New subject: Restore problems [was: Restoring NetApp dumps with Solaris ufsrestore]

29 Aug 2002


      Following some very nasty experiences with Veritas (vxvm & vxfs)
on one of our systems, we are currently in paranoia mode about
our ability to restore from backups, and have been doing more
than usually extensive tests.
I have come across a serious problem with ONTAP restore, but I am
in communication with NetApp about that and it's not the subject
of this message. Maybe later on ... :-)
NetApp have said on a number of occasions that it's a design feature
of their dump format that it is a compatible extension of good old
BSD dump format, so that if all else fails one can feed them to a
BSD-type restore program (losing ACLs and such-like info, of course).

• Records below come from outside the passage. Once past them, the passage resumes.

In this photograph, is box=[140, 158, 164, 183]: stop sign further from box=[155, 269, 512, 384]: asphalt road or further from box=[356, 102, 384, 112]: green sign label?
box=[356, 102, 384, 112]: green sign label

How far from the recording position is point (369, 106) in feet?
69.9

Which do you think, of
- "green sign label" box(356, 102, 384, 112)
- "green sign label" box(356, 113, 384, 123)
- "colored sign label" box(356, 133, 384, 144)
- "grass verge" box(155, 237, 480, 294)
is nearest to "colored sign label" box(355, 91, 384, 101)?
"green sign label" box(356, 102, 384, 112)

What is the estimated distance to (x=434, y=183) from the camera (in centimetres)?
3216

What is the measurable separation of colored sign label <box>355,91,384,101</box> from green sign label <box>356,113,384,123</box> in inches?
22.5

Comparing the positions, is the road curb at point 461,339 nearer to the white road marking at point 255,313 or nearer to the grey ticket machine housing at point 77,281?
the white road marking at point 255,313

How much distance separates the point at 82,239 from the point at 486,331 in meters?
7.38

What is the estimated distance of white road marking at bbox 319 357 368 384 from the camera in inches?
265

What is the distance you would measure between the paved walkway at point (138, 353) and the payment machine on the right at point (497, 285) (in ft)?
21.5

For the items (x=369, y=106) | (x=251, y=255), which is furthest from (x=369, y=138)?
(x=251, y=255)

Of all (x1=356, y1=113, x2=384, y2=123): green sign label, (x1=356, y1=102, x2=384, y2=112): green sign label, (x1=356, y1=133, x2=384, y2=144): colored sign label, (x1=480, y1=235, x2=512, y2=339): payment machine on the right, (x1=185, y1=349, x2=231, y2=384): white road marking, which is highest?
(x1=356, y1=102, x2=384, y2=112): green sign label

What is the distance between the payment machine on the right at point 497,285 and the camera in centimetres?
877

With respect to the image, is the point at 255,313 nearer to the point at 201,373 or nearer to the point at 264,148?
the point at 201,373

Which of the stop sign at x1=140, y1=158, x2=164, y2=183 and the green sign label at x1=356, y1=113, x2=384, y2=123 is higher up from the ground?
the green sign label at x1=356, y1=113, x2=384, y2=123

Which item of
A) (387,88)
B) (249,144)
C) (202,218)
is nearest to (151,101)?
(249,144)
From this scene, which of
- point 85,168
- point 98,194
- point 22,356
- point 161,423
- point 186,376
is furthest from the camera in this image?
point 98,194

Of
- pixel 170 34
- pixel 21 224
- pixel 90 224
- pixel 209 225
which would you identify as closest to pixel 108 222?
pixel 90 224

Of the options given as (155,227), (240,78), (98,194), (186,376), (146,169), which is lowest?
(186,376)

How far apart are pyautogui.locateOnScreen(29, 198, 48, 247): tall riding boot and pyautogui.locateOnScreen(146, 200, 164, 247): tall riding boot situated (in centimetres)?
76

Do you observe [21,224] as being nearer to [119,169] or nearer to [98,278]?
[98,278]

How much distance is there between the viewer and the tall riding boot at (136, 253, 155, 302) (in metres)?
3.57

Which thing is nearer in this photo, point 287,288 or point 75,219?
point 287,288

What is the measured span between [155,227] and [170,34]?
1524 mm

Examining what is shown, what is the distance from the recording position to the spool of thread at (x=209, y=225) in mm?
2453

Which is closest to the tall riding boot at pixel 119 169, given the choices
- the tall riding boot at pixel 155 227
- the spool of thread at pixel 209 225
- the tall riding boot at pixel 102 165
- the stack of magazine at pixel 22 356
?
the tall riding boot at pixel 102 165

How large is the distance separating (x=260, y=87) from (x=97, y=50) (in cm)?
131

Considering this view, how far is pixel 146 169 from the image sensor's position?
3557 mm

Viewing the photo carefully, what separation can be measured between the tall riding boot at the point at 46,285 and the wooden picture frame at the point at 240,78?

Solaris "ufsrestore" is usually explicitly or implicitly mentioned.
So I have been testing that, and have fallen over a problem that
I knew about (at least since May 2000, as I see I mentioned it in
passing on toasters then) but have been ignoring. Maybe it's time
to do something about it! What happens is that ufsrestore says
write error extracting inode NNNNN, name ./path/name/to/file
 write: Bad address
and gives up. One can see that it has half-written the file involved.
It seems to happen only on files that have holes (often many of them)
at odd multiples of 4K: in our case they are usually *.pag files that
are part of (n)dbm databases.
Now I very strongly suspect that this is a bug in Solaris ufsrestore,
not in the NetApp dump contents, and I would like to be able to report
it to Sun and get it fixed. But it seems to be very difficult to
reproduce with a small example: it's far from the case that every
file with oddly-aligned holes causes a problem, or even that a file
with exactly the same hole pattern will provoke the bug if it occurs
at a different point in the dump.
Even worse, it apparently depends on what sort of filing system
ufsrestore is restoring into: I have never had it happen if it is
a local ufs filing system, but often if it was an nfs one (usually
on a NetApp filer, of course). If all these variables are reproduced,
though, the effect is repeatable.
It's possible that Sun would reject such a bug report unless one
could show that it failed on a dump generated by Solaris ufsdump.
Solaris ufs filing systems have always been blocked at 8K by default
(so that hole boundaries must be on multiples of 8K). On UltraSPARC
(sun4u) systems one can't even mount ones that are blocked at 4K any
longer. I tried making a ufsdump of a filing system blocked at 4K on
a SPARCstation 5 (sun4m) - sometimes it's useful to have such an out
of date machine as one's personal workstation! - with a suitably holey
file in it, but I couldn't get the ufsrestore bug to show up... :-(
If anyone else has ever come across this problem, and/or has any
suggestions on how to proceed with homing in on the bug, I would
very much like to hear from them. The latest experiments were done
with Solaris 8 ufsrestore as patched by 109091-05, but as I said
above I believe the bug has been there for many years.
Chris Thompson               University of Cambridge Computing Service,
Email: cet1@ucs.cam.ac.uk    New Museums Site, Cambridge CB2 3QH,
Phone: +44 1223 334715       United Kingdom.